Further west was the Broadmoor Café that served fast food to the Broadmoor Tavern next door. These two places, as well as the Purple Poodle (where McGilvra’s is now) closed in the early ‘50s.

Up near McGilvra and Madison, Mr. Hamblin had a lunch deli and served a great corned beef sandwich.  It took a while to put it together, but it was well worth the wait. 

In the late ‘40s renters in the area worked at Todd’s Shipyard in Kirkland, and got there by way of the ferry at the end of Madison. When the war was over those folks moved elsewhere to be closer to other jobs, and Madison Park lost a large amount of its population. 

Soon folks got wind of what an affordable paradise this was, and our quiet neighborhood became inundated with single people: College students, office workers and, oh yes, flight personnel. The Pacific Northwest was a base for many airlines like, Flying Tigers, Pan Am and United. All those vacancies were filled and overnight the two taverns were on the top-10 list in beer sales in Washington state.

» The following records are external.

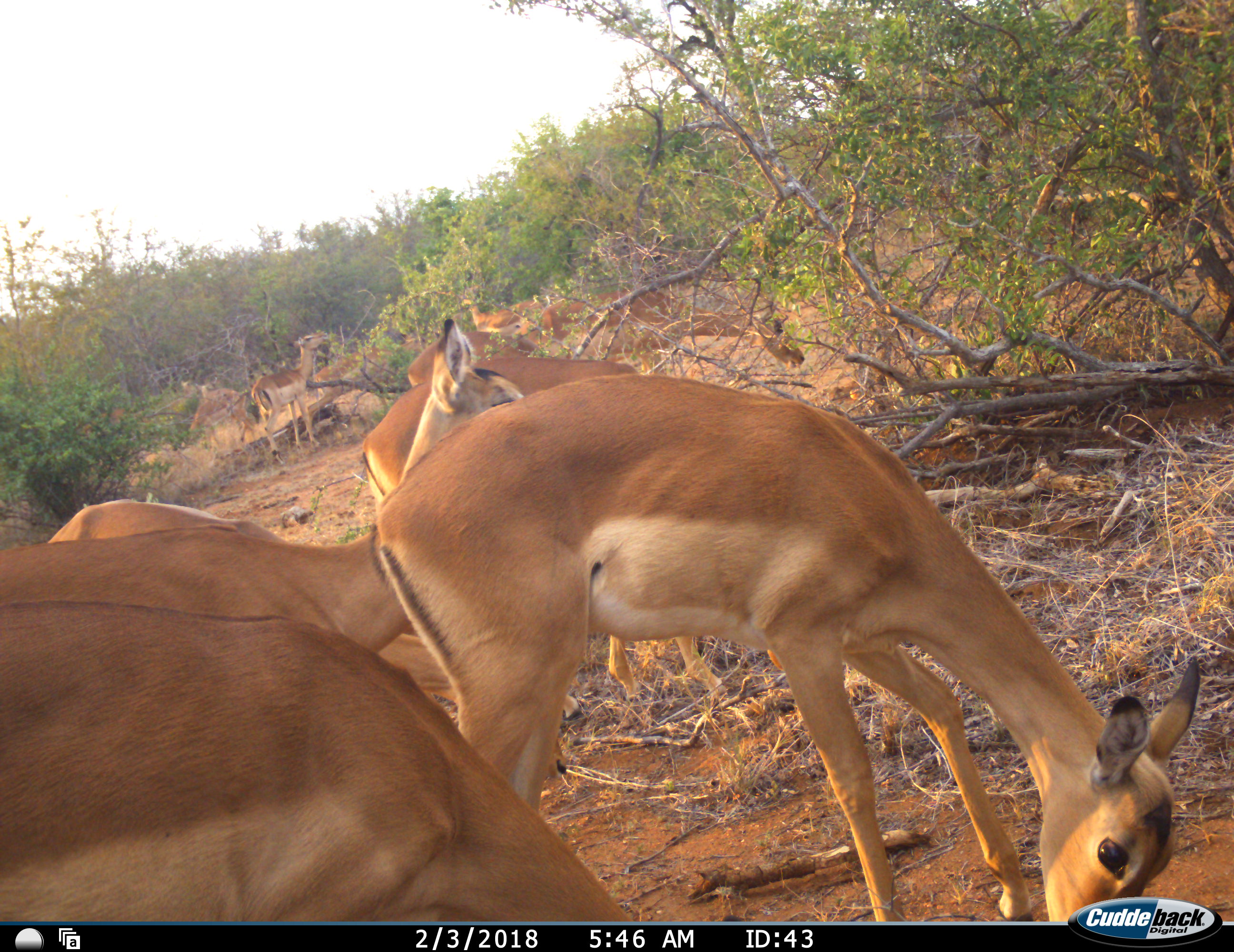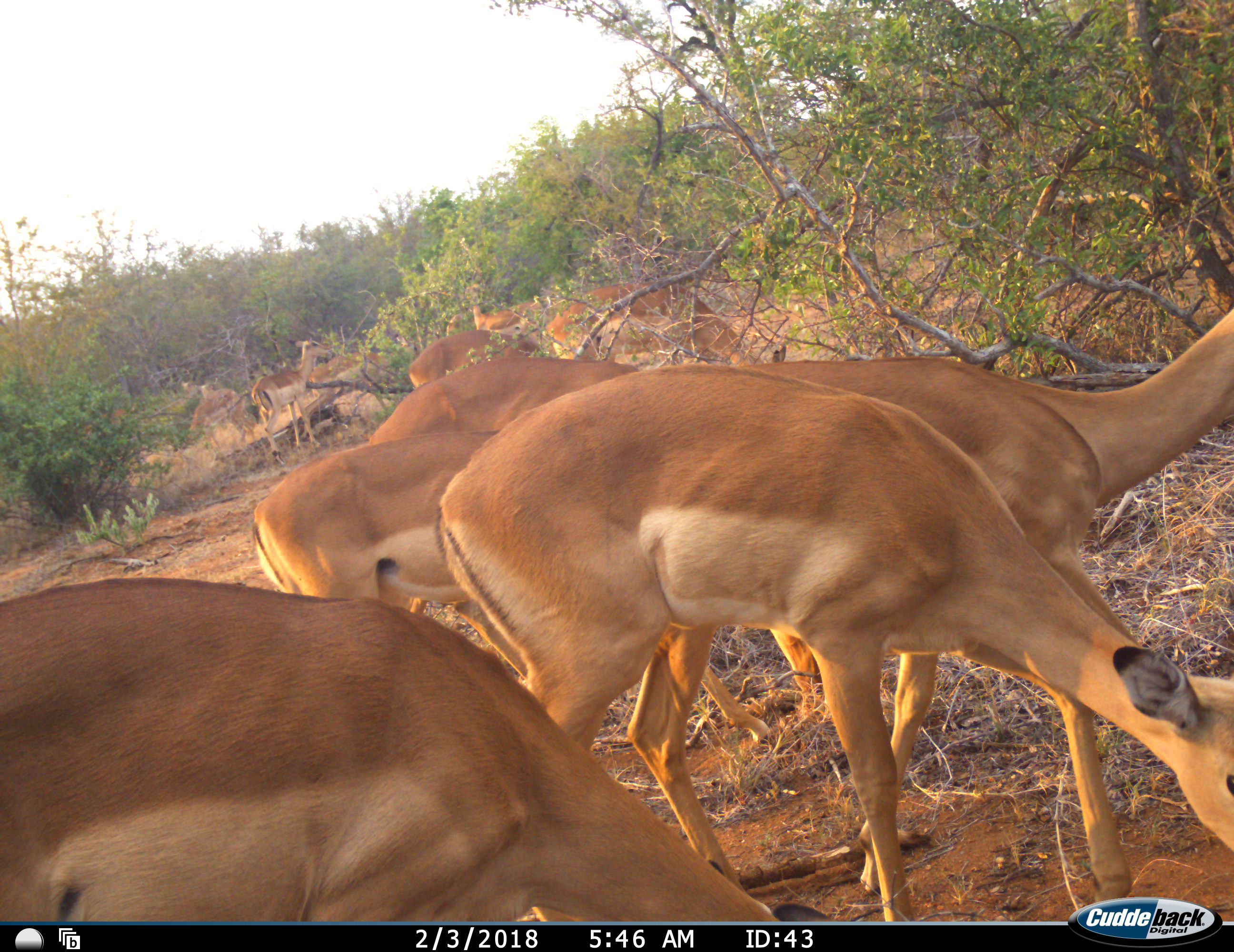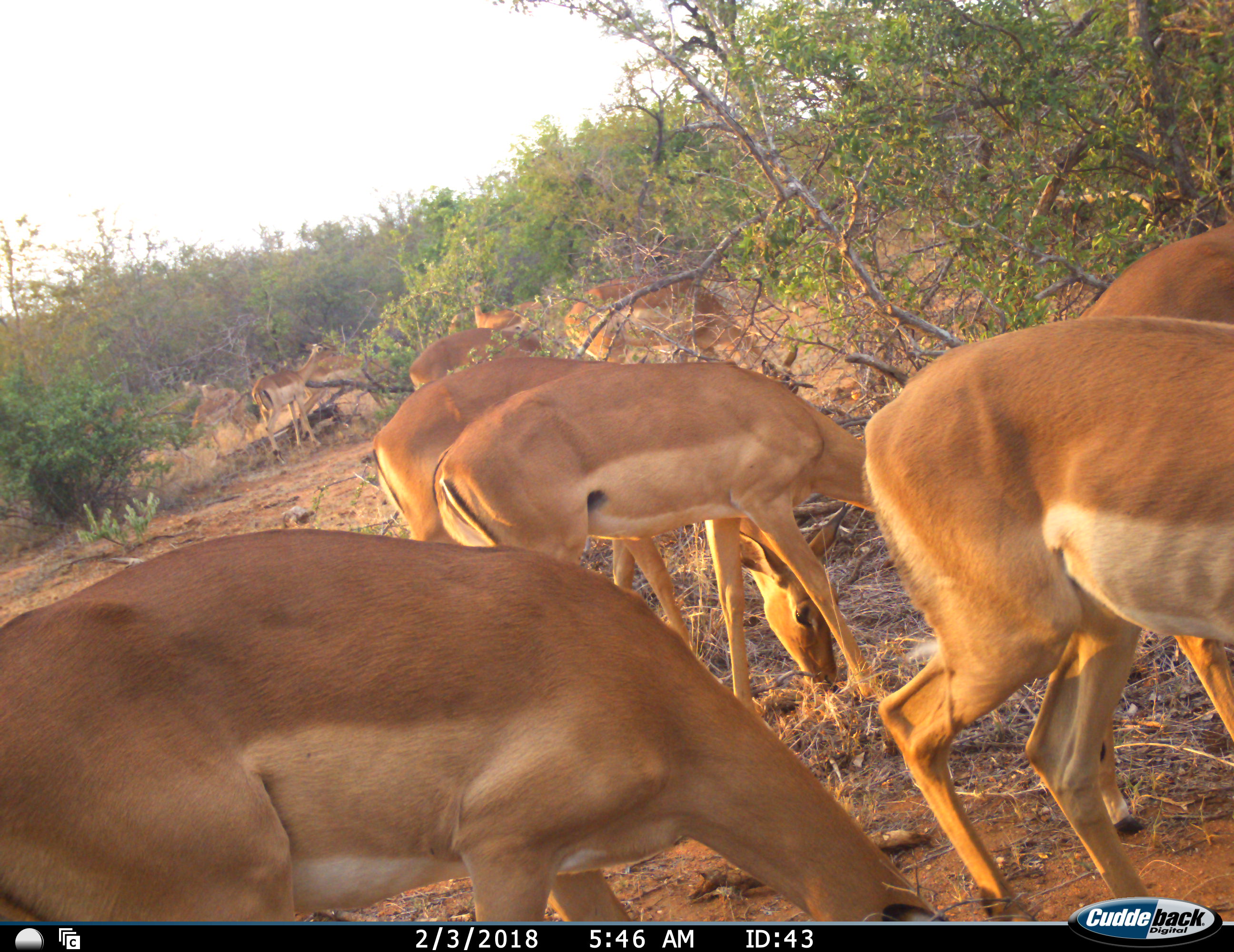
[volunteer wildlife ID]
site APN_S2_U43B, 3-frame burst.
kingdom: Animalia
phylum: Chordata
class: Mammalia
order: Artiodactyla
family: Bovidae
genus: Aepyceros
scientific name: Aepyceros melampus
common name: impala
Impala (Aepyceros melampus), count 11-50. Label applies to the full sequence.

It was now an official singles neighborhood but best to keep it a secret. Still, there was no full-service restaurant.

I bartended at The Attic ,which was making an attempt to imitate a real restaurant. One evening a friend and a date came in, sat at the bar and ordered beer.

My friend says, “I’ll have your steak sandwich.” 

“Very well,” I said, “Great to have you dining with us.” 

I proceeded to fold two paper napkins, placed them with plastic silverware in front of them and before their very eyes slipped a steak sandwich in the toaster oven next to the cash register.

“Would you like a wine with dinner?  We’re serving an aged Thunderbird (the gum label was almost dry) with a twist -off metal cap for freshness. Also, may I suggest a 7-Up to smooth the finish?” 

My friend declined but his date accepted the wine. I smiled, as any sommelier would do, and poured the drink about the time the toaster bell rang announcing the meal was cooked. 

The aroma of the sandwich and burned cellophane raised the anticipation of the entire process. Mustard, ketchup and all the accouterments really made the meal. I toasted them with a bottle of Heineken.

Fast forward to the early ‘60s.  The Crepe de Paris opened, and it could be called our first full-service restaurant (where Park Place at Madison Park is now) except for no hard liquor. French food is all about quality not quantity, so your stomach wouldn’t be full and your wallet empty. It was always followed by a peanut butter fold over at home.